10 killed in Pakistan suicide attack
Journalist among the dead in blast that also injured 36
PESHAWAR // At least 10 people were killed and dozens injured when a suicide bomber on a motorcycle set off an explosion on the outskirts of the Pakistani city of Peshawar yesterday, in an attack claimed by the Taliban. The bomb exploded in the market beside a motorway jammed with traffic in the Wazir Dhand district just outside city limits.
The motorway links the Khyber tribal district and the northwestern city.
Four police and seven civilians, including two children, were among those killed, said police official Iqbal Khan.
A 36-year-old local journalist who was visiting a tribal police official – the bomber’s apparent target – also died in the market attack, said Shahab Ali Shah, a Khyber tribal district administration official.
Grief- stricken colleagues of the journalist, Mahboob Shah Afridi – who was president of the Tribal Union of Journalists in the neighbouring Khyber re- gion – comforted one another in the market after the attack.
Six of the 36 people injured in the blast were in serious condition, a hospital official said.
A local Pakistani Taliban commander, Maqbool Dawar, claimed responsibility for the attack saying it was in response to the killing of his comrades by security forces.
Peshawar is on the edge of Pakistan’s volatile tribal regions, a stronghold of the Taliban and other militants.
Ismatullah, a senior government official in the area, also confirmed the target had been a police official sitting in the market alongside the road.
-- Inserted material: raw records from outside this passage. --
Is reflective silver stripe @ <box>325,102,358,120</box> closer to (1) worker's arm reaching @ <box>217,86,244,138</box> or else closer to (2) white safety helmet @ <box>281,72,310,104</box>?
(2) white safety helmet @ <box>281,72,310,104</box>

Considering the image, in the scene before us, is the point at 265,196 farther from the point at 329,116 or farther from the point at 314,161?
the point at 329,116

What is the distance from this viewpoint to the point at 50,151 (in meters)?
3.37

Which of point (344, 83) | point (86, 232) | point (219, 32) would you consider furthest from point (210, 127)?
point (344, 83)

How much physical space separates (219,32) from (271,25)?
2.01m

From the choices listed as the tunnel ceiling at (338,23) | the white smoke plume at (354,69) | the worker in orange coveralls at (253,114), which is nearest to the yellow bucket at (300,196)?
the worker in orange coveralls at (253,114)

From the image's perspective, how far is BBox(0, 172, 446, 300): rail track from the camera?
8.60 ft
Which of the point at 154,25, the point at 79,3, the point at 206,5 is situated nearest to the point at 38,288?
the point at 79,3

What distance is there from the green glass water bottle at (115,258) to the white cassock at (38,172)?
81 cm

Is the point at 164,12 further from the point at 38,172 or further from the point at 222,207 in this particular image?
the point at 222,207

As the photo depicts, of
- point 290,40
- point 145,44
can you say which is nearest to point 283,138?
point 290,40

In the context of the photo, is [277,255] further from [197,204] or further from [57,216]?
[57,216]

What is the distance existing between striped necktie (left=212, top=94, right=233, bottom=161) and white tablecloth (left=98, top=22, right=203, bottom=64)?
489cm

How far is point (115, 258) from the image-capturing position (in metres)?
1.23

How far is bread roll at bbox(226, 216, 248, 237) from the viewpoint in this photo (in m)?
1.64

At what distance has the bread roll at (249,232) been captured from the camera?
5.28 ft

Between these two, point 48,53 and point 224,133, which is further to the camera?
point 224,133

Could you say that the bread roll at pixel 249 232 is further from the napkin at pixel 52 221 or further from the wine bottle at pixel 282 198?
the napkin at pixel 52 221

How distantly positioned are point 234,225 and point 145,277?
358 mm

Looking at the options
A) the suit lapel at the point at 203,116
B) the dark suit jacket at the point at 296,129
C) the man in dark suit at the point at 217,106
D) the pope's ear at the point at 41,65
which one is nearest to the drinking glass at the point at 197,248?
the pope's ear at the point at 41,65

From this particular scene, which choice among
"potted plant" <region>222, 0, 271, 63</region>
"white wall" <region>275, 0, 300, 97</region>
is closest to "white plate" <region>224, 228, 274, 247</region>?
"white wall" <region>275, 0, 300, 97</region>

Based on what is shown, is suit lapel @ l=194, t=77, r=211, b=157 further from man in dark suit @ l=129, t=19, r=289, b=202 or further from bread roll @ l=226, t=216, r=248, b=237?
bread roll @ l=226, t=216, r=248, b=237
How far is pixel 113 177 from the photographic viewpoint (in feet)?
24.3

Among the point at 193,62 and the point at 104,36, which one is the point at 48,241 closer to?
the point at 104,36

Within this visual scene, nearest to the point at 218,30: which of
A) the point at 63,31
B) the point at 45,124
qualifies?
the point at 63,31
The blast damaged three shops, as well as cars and motorcycles on the road, he said.
Islamabad launched a military offensive in 2014 that has reportedly killed thousands of militants and pushed the rest over the border into Afghanistan, resulting in improved security inside Pakistan. Yet the Taliban have still managed to carry out major attacks, including an assault on a school in Peshawar in December 2014 that killed more than 150 people, mostly children.